第1章 《 山庐三载,温玉同心》

寒江朔风割得人皮肉生疼,沈清寒咳得肩背不住发抖,掌心沾着咳出的血沫,落在那少年衣襟上,晕开一小片暗红。

他本就先天寒骨浸不住冰水,方才纵身渡江耗尽了仅存气力,眼下双腿冻得僵直发麻,连起身的力气都无,只能半跪雪地,指尖死死攥着对方的衣袖,不敢松手。

少年一身玄色劲装,刀口撕裂处渗着温热鲜血,混着江冰冷水冻成一层薄壳,唇瓣乌青,呼吸微弱得似风中残烛,倘若再搁在此处半个时辰,定要冻毙于荒江芦丛。

沈清寒咬着牙,一寸寸将人往芦苇深处拖。芦秆密匝,恰好能挡去几分风雪,他解下自己身上那件单薄素白外袍,尽数盖在少年身上,自己只留一层贴里单衣,风雪直往骨缝里钻,五脏六腑都冻得发疼。

怀中那半块父皇遗留的温玉还留着一点余温,他攥在手心抵着胸口压下翻涌的咳意,垂眸打量身侧昏迷的少年。

这人看着不过十三四岁年岁,眉骨锋利,眼尾生得极长,即便紧闭双目,轮廓间也藏着一股不肯折腰的狠劲,下颌线条冷硬,不似寻常山野布衣,倒像是常年握刀持剑、征战沙场之人。想来是乱世起兵,战败逃亡,才落得这般落水濒死的下场。

沈清寒心头轻轻一涩。

同是乱世浮萍,他失了家国满门,此人丢了前路归途,说到底,皆是身不由己的可怜人。

他不敢生火,火光极易引来搜捕前朝余孽的官兵,只能俯身,将冰凉的掌心贴在少年手背上,一点点搓揉回暖。
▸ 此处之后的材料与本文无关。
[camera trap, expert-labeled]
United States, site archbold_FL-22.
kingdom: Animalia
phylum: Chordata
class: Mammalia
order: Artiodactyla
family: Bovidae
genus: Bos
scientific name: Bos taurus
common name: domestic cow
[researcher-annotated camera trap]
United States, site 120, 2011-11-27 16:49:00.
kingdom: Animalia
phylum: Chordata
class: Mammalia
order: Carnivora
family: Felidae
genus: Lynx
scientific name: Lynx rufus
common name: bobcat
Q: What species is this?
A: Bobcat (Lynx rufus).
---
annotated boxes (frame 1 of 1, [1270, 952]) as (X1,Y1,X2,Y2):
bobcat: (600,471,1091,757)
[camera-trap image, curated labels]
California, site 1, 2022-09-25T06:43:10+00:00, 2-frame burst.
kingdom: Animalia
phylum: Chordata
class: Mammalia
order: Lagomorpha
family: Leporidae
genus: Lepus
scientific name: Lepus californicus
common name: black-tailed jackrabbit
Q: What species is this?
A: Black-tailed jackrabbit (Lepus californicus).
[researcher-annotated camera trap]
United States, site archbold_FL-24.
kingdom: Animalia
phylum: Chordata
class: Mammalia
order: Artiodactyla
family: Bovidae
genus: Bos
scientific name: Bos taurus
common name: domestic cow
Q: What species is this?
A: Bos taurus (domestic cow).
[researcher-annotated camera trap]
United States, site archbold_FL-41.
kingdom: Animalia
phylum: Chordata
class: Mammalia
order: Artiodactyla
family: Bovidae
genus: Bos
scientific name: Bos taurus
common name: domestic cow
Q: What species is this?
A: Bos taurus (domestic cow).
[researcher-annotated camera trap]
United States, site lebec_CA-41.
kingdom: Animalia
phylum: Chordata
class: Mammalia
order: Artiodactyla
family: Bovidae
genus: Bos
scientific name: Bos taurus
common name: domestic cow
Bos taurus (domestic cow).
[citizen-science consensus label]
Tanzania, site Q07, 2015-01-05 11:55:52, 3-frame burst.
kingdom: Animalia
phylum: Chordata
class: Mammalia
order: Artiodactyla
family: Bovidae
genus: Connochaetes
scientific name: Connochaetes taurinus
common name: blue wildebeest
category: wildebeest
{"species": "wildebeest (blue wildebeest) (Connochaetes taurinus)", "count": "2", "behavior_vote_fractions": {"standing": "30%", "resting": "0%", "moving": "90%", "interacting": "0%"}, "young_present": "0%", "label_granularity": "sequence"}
指尖触到对方腕间一道极深的旧刀疤,疤痕蜿蜒,想来是受过极重的伤。

不知过了多久,身侧少年喉间溢出一声微弱闷哼,睫毛轻轻颤了颤,缓缓睁开双眼。

那是一双极亮的眼,初醒时蒙着一层水雾,看清身侧一身单薄、面色惨白不停咳嗽的沈清寒时,眼底先是警惕,随即化为几分茫然。

“你是谁?”少年嗓音沙哑干涩,像被沙石磨过,挣扎着想要撑起身,一动,胸腹伤口便扯得剧痛,闷哼一声又跌回雪地。

沈清寒连忙伸手扶住他的肩,力道轻得怕碰碎一片琉璃,咳了两声,唇边沾着淡红血丝,声音轻软如云间落雪:“公子莫动,你伤重,又浸了冰水,贸然起身会伤根本。”

少年谢临渊垂眸,看见盖在自己身上那件干净白衣,又看向少年冻得泛紫、毫无遮蔽的肩头,心头微顿,眼底戒备淡去大半。他方才落水濒死,分明是此人舍命入江将自己救回。

“是你救了我?”

“嗯。”沈清寒轻轻颔首,伸手擦去颊边落雪,指尖微颤,“方才见公子坠江,实在无法置之不理。此地不宜久留,江边常有巡兵,待风雪稍小,我带你往后山草庐去,那里无人踪迹,可暂避风头。”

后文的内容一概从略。